European lawmakers have urged the EU not to support the introduction of GMOs in Africa, in a resolution criticising the G8’s New Alliance for Food Security and Nutrition. EURACTIV France reports.
The programme for African agricultural development, the New Alliance for Food Security and Nutrition (NAFSN), does not serve the interests of family farmers, MEPs warned in a resolution.
A large majority in the European Parliament’s Development committee adopted a resolution on Wednesday (20 April), calling on the EU to “tackle all the weaknesses of the NAFSN, […] in order to ensure that [its] actions are compatible with the development policy objectives”.
In its draft version, the text even directly advised European countries to “withdraw its support to NAFSN as long as the deficiencies outlined […] are not duly addressed”.
This warning from the Parliament is the latest in a long list of criticisms aimed at the strategy since its launch in 2012.
Its objective was to develop public-private partnerships in Africa, in order to increase the continent’s agricultural production. To achieve this, the New Alliance mainly favoured private investment, which is too rare in certain countries, like Burkina Faso, Ivory Coast and Ethiopia.
But the NAFSN, which holds up intensive agriculture as a solution to Africa’s food security challenges, has been of greater benefit to the big seed companies than to family farmers, which make up the fabric of African farming.
According to the NAFSN’s 2014-2015 progress report, public donors have already released $3.2 billion of the $6.2 billion they promised in 2012. But the story is very different for private investors, who have so far only released $684 million, from a total of $10.2 billion pledged.
“The big multinationals like Monsanto, Cargill and Unilever are very focussed on making a profit. It is hard to see how this kind of aid to multinationals through the New Alliance could be of benefit to local populations in terms of sustainable development. Especially when we know that family farms are largely excluded from the decision-making process linked to this initiative,” said Maria Heubuch, a German Green MEP and the Parliament’s rapporteur on the issue.
Hybrid seeds encouraged
In fact, the African states involved in the partnership have also committed to changing their legislation to facilitate the arrival of private investors.
“One of NAFSN’s main aims is to achieve the political reforms that have to be put in place in the Africain partner countries on subjects like access to farmland, the use of certified seeds (hybrid, GMOs) and taxation,” said Jean-Cyril Dagorn, a food security advocacy officer for Oxfam.
But these legislative changes generally do not benefit small scale farmers. “This heightens the risk of land grabbing and the privatisation of seeds,” Dagorn explained.

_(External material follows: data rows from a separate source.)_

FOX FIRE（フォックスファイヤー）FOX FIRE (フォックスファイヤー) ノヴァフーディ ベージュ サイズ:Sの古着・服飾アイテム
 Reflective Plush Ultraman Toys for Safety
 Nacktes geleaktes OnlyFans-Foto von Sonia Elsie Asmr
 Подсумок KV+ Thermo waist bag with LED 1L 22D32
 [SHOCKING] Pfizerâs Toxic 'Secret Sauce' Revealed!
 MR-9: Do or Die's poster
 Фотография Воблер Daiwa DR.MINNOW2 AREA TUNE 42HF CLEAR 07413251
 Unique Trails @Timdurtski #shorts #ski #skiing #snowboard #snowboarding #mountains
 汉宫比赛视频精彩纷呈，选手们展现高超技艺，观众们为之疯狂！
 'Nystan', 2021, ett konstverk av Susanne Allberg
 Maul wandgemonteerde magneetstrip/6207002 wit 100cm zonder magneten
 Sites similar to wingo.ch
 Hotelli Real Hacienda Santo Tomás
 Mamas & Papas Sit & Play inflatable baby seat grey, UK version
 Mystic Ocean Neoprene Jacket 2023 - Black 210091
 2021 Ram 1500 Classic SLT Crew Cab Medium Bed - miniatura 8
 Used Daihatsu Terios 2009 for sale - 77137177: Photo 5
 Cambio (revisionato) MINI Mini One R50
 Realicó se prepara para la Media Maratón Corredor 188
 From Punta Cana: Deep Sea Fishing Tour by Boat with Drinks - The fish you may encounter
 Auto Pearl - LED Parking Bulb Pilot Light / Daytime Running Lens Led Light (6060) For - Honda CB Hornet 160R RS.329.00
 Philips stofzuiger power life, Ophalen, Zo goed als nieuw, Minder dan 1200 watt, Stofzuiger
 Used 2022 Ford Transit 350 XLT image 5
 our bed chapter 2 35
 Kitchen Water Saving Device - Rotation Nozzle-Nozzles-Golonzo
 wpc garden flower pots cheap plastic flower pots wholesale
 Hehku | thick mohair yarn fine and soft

The partnership foresees that developing countries will back “the distribution, adoption and consumption of biofortified crop varieties”. A target that aims to improve the nutritional quality of food in order to fight malnutrition, and which leaves the door wide open to the cultivation of GMOs.
Evolution of legislation
“Some New Alliance members such as Nigeria are already in the process of altering their legislation to permit GMO seeds,” according to a report by CCFD-Terre Solidaire, Oxfam France and Action Contre la Faim, entitled Hunger, just another business.
Burkina Faso, conversely, is abandoning GMO cotton for economic reasons, after ten years of cultivation the crop. The disappointing quality of GMO cotton drove down the price of Burkina Faso’s one time flagship export, and the government decided to go back to traditional seed varieties.
Following the same logic, MEPs urged “the G8 member states not to support GMO crops in Africa” in their resolution.
“The ball is now in the court of the European Union and the six member states that put taxpayers’ money into the New Alliance. This organisation is supposed to help small-scale farmers and small African businesses, not just the big multinationals that already benefit from unfair competitive advantages,” said Isabelle Brachet, from ActionAid UE.